First among the qualifications required of the aspirant for Jnana, or wisdom, come Shama and Dama, which may be taken together. They mean the keeping of the organs in their own centers without allowing them to stray out.

I shall explain to you first what the ‘organ' means. Here are the eyes; the eyes are not the organs of vision but only the instruments. Unless the organs are present, I cannot see, even if I have eyes. But, given both the organs and the instruments, unless the mind attaches itself to these two, no vision takes place. So, in each act of perception, three things are necessary — first, the external instruments, then the internal organs, and lastly the mind. If any one of them be absent, then there will be no perception. Thus the mind acts through two agencies — one external and the other internal.

When I see things, my mind goes out, becomes externalized; but suppose I close my eyes and begin to think, the mind does not go out, it is internally active. But, in either case, there is activity of the organs. When I look at you and speak to you, both the organs and the instruments are active. When I close my eyes and begin to think, the organs are active, but not the instruments. Without the activity of these organs, there will be no thought. You will find that none of you can think without some symbol.

In the case of the blind man, he has also to think through some figure. The organs of sight and hearing are generally very active. You must bear in mind that by the ‘organ' is meant the nerve centre in the brain.
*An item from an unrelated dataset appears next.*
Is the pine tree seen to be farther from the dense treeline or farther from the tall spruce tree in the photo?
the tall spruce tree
The eyes and ears are only the instruments of seeing and hearing, and the organs are inside. If the organs are destroyed by any means, even if the eyes or the ears be there, we shall not see or hear.

So in order to control the mind, we must first be able to control these organs. To restrain the mind from wandering outward or inward, and keep the organs in their respective centres, is what is meant by the words Shama and Dama. Shama consists in not allowing the mind to externalize, and Dama, in checking the external instruments.

Source From The Complete Works of Swami Vivekananda, (Kolkata: Advaita Ashrama, 2016), 1.395-6.